__本文__:
• • • • •

元モデルの歯学博士・照山裕子さんが、口臭が気になる、歯周病が進んできた…歯と口の悩みなど、皆さんの悩みに回答します。

 Q 大人の虫歯は痛みがなくて気付きにくいと聞きますが、なぜですか。

 A 虫歯は、糖分を栄養として増殖していく虫歯菌が、糖を分解して取り込む際に酸を出して歯を溶かし、穴が開いた状態です。子どもの歯は軟らかいため、簡単に虫歯になります。

 歯の表面のエナメル質の硬さは人によって違うため、虫歯になりやすい人、なりにくい人はいますが、一般に大人の歯は硬く、よほどほったらかしにしない限り歯の表面が虫歯になることはありません。大人の虫歯の多くは、子どものころ、虫歯になって金属の詰め物、かぶせ物をした、その下で虫歯が始まる2次齲蝕(うしょく)です。

 神経がある歯であれば、しみたりとか症状がありますが、神経を取っていることが多いため痛みを感じることがありません。詰め物、かぶせ物が外れたりしない限り分からない。外れて中を見たらグジャグジャに溶けていた。歯を抜かなくてはいけないということがよくあります。

 症状がないから早期発見が難しい。歯科医院でエックス線を撮っても金属が光って下の虫歯が写らないため、段差ができるほど進行しない限り分かりません。

 私の経験で言うと、大学生のころに詰めた金属を、見た目が悪いため、5、6年たって、白い物に替えようと思って外したところ、中は真っ黒でした。歯学部の学生なので歯磨きもケアもちゃんとしていました。それでも真っ黒になるくらい、金属は変形し、隙間から虫歯が進むのです。

• • • • •

__問題 1__: 大人の虫歯についての本文から、「元モデルの歯学博士・照山裕子」から「進行しない限り分かりません。」までの部分を一字も変えずに書き写してください。
__問題 2__: 大人の虫歯についての文章を最後の文のあとから引き継いで、続きを書いてください。
この後に続く記録は、ここでは使いません。

• • • • •

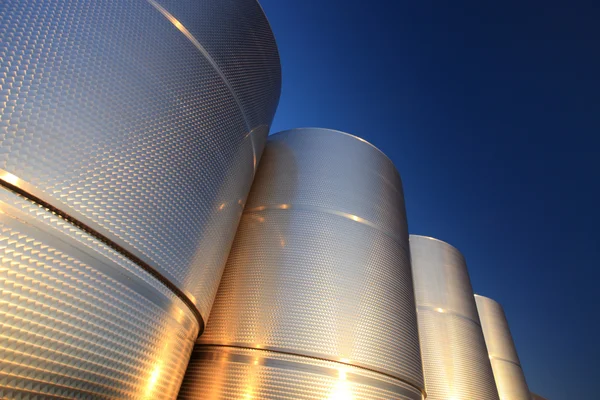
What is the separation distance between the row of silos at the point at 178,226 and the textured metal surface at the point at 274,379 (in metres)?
0.01

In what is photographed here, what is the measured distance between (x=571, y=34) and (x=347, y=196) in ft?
66.5

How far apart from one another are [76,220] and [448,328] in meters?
5.90

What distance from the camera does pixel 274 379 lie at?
93.2 inches

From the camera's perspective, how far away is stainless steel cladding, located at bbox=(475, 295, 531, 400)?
7857mm

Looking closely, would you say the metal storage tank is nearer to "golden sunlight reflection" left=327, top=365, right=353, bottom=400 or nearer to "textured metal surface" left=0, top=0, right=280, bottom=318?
"textured metal surface" left=0, top=0, right=280, bottom=318

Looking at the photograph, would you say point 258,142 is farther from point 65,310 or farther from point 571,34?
point 571,34

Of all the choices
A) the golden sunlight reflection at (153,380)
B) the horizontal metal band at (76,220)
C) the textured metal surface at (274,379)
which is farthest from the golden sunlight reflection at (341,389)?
the horizontal metal band at (76,220)

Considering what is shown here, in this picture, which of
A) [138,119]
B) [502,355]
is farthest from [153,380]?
[502,355]

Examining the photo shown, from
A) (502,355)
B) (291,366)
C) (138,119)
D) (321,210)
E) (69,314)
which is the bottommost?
(69,314)

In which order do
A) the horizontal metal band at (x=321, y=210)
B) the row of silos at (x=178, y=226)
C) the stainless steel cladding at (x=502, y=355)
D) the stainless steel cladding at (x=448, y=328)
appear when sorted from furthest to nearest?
1. the stainless steel cladding at (x=502, y=355)
2. the stainless steel cladding at (x=448, y=328)
3. the horizontal metal band at (x=321, y=210)
4. the row of silos at (x=178, y=226)

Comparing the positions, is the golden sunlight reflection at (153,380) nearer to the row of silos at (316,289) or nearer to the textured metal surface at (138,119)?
the textured metal surface at (138,119)

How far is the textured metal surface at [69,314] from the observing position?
1190 millimetres

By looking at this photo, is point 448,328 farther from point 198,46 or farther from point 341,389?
point 198,46

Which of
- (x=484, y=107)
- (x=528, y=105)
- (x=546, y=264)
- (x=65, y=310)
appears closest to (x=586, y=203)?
(x=546, y=264)
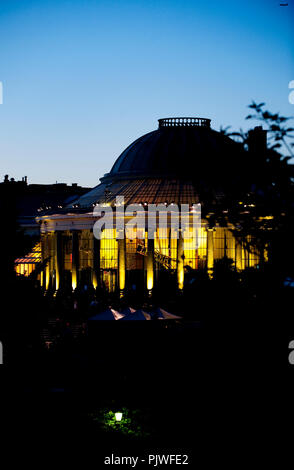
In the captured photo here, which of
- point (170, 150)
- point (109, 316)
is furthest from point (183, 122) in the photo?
point (109, 316)

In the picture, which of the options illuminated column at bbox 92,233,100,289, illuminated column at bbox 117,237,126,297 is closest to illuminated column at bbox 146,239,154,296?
illuminated column at bbox 117,237,126,297

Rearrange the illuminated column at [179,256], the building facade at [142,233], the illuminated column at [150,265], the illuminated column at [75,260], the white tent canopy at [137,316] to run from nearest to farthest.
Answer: the white tent canopy at [137,316] → the illuminated column at [179,256] → the illuminated column at [150,265] → the building facade at [142,233] → the illuminated column at [75,260]

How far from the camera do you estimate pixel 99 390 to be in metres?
27.4

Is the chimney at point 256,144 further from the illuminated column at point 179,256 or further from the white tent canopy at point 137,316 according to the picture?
the illuminated column at point 179,256

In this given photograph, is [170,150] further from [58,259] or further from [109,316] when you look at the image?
[109,316]

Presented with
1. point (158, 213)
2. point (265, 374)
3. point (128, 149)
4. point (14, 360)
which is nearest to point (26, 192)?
point (128, 149)

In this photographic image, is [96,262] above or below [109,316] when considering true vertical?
above

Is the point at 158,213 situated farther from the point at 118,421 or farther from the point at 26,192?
the point at 26,192

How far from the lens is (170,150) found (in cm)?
7162

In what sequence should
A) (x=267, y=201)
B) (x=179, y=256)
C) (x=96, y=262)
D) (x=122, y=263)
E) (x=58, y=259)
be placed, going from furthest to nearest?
(x=58, y=259) → (x=96, y=262) → (x=122, y=263) → (x=179, y=256) → (x=267, y=201)

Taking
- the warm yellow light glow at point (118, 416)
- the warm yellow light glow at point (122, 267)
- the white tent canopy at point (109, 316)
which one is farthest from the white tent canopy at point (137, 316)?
the warm yellow light glow at point (122, 267)

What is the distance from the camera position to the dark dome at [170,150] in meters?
69.7

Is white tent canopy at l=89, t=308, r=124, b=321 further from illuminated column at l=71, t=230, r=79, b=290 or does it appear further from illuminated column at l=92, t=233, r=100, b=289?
illuminated column at l=71, t=230, r=79, b=290

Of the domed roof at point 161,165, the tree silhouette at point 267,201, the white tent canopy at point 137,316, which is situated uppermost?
the domed roof at point 161,165
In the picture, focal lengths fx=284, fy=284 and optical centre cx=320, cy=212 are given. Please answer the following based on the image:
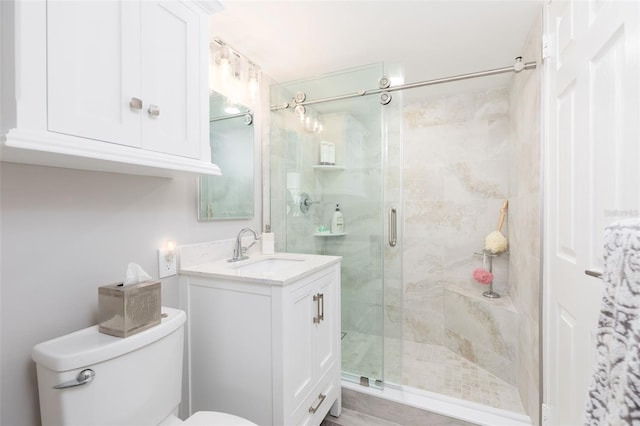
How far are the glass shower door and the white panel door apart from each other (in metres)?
0.86

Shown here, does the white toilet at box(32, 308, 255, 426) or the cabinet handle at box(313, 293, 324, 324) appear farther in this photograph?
the cabinet handle at box(313, 293, 324, 324)

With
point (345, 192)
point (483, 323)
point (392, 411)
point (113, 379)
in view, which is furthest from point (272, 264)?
point (483, 323)

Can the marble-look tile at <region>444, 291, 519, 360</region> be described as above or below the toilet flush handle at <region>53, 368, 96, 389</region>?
below

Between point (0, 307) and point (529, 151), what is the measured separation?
2376 mm

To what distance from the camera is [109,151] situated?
816 mm

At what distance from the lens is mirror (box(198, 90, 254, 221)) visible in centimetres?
155

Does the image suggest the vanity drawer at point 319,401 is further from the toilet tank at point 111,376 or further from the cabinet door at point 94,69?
the cabinet door at point 94,69

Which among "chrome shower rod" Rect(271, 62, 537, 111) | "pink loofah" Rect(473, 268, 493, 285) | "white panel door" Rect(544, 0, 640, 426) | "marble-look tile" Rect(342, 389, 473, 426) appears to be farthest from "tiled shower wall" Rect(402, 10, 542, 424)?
"marble-look tile" Rect(342, 389, 473, 426)

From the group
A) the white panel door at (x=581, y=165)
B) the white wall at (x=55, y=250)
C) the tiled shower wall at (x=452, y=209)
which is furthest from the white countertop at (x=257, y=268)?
the tiled shower wall at (x=452, y=209)

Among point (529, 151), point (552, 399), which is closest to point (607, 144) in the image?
point (529, 151)

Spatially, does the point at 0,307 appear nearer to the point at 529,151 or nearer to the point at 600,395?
the point at 600,395

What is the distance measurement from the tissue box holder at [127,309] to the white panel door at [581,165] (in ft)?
4.65

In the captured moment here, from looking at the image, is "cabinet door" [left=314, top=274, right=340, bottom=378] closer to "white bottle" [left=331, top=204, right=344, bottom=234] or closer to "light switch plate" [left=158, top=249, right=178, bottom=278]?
"white bottle" [left=331, top=204, right=344, bottom=234]

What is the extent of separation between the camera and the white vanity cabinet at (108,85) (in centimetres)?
66
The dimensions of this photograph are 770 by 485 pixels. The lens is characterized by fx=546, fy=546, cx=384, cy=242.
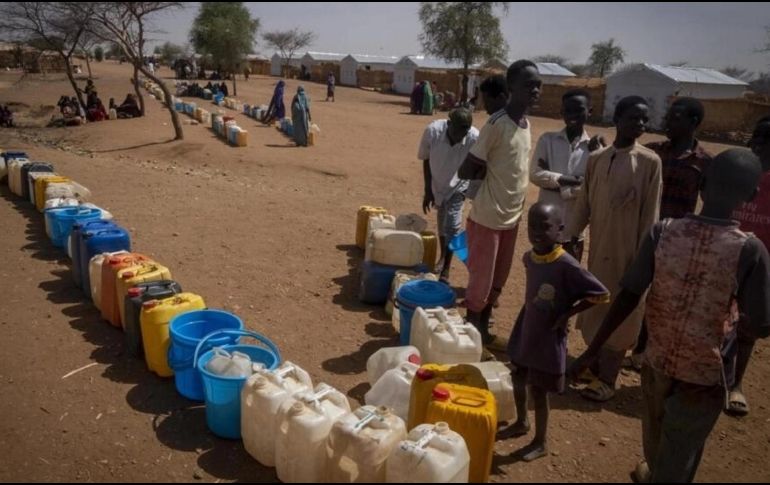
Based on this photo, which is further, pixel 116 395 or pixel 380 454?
pixel 116 395

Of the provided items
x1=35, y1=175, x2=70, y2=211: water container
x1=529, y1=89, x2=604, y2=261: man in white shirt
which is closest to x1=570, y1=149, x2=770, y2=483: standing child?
x1=529, y1=89, x2=604, y2=261: man in white shirt

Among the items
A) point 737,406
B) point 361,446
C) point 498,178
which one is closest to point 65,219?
point 498,178

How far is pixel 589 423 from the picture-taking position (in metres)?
3.42

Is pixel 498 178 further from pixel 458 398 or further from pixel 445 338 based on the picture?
pixel 458 398

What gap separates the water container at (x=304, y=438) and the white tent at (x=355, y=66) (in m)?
43.7

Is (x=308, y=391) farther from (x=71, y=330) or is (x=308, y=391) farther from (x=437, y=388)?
(x=71, y=330)

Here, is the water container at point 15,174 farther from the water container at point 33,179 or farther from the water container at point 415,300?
the water container at point 415,300

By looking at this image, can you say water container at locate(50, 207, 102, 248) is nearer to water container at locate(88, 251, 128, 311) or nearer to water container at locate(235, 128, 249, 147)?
water container at locate(88, 251, 128, 311)

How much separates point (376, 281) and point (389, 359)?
1597 mm

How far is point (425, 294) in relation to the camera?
4.07 meters

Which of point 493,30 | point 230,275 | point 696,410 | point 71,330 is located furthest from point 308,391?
point 493,30

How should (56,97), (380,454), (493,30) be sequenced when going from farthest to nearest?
(493,30), (56,97), (380,454)

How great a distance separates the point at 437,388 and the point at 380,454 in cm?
45

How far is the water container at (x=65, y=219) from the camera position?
573 cm
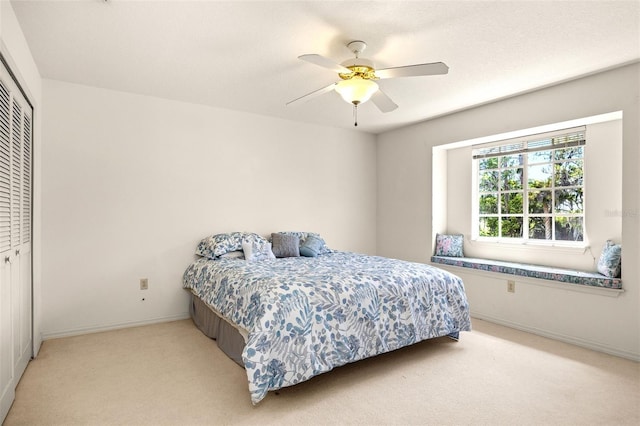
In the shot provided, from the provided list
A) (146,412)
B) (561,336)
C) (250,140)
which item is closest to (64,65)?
(250,140)

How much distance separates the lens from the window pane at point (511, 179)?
4.05m

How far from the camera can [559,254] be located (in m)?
3.60

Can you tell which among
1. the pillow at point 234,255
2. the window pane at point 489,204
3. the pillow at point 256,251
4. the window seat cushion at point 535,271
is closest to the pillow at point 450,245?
the window seat cushion at point 535,271

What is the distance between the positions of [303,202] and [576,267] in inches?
121

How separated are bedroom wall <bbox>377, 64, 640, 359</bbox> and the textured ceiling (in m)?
0.22

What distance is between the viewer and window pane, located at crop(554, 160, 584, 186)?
11.6 feet

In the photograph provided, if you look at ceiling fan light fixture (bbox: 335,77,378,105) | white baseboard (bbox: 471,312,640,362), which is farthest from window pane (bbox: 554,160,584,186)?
ceiling fan light fixture (bbox: 335,77,378,105)

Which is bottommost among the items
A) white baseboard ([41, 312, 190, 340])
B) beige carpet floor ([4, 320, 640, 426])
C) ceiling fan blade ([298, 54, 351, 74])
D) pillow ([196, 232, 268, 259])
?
beige carpet floor ([4, 320, 640, 426])

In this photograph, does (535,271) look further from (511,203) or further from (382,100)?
(382,100)

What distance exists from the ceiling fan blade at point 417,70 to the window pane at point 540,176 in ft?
7.58

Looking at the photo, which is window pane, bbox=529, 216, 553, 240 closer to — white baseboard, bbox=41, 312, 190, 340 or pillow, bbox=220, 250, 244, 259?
pillow, bbox=220, 250, 244, 259

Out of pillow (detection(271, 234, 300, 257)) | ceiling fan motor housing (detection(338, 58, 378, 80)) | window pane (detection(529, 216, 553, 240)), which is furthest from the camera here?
pillow (detection(271, 234, 300, 257))

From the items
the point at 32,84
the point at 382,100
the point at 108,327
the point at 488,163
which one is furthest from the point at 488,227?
the point at 32,84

• • • • •

__解答 1__:
元モデルの歯学博士・照山裕子さんが、口臭が気になる、歯周病が進んできた…歯と口の悩みなど、皆さんの悩みに回答します。

 Q 大人の虫歯は痛みがなくて気付きにくいと聞きますが、なぜですか。

 A 虫歯は、糖分を栄養として増殖していく虫歯菌が、糖を分解して取り込む際に酸を出して歯を溶かし、穴が開いた状態です。子どもの歯は軟らかいため、簡単に虫歯になります。

 歯の表面のエナメル質の硬さは人によって違うため、虫歯になりやすい人、なりにくい人はいますが、一般に大人の歯は硬く、よほどほったらかしにしない限り歯の表面が虫歯になることはありません。大人の虫歯の多くは、子どものころ、虫歯になって金属の詰め物、かぶせ物をした、その下で虫歯が始まる2次齲蝕(うしょく)です。

 神経がある歯であれば、しみたりとか症状がありますが、神経を取っていることが多いため痛みを感じることがありません。詰め物、かぶせ物が外れたりしない限り分からない。外れて中を見たらグジャグジャに溶けていた。歯を抜かなくてはいけないということがよくあります。

 症状がないから早期発見が難しい。歯科医院でエックス線を撮っても金属が光って下の虫歯が写らないため、段差ができるほど進行しない限り分かりません。

__解答 2__:
 先進国で金属をかぶせているのは日本だけです。保険適用で金属を入れていることが、歯を悪くしているのは間違いない事実です。小さいころに詰めたり、かぶせたりした物は、大人になったらやり直す、汚れがつきにくく、長持ちする素材に替えることをお勧めします。今の世の中ではセラミックが一番ですが、歯ぎしりがひどかったり、顎(がく)関節症の人には硬すぎで勧められないこともあります。

 ◆照山裕子(てるやま・ゆうこ) 歯学博士。厚労省歯科医師臨床研修指導医。歯と全身の関わりについて幅広く学んだ経験を基に、機能面だけでなく審美的要素にもこだわった丁寧な治療がモットー。分かりやすい解説でテレビ、ラジオにも多数出演している。学生時代はモデル事務所に所属。近著に「歯科医が考案 毒出しうがい」(アスコム)。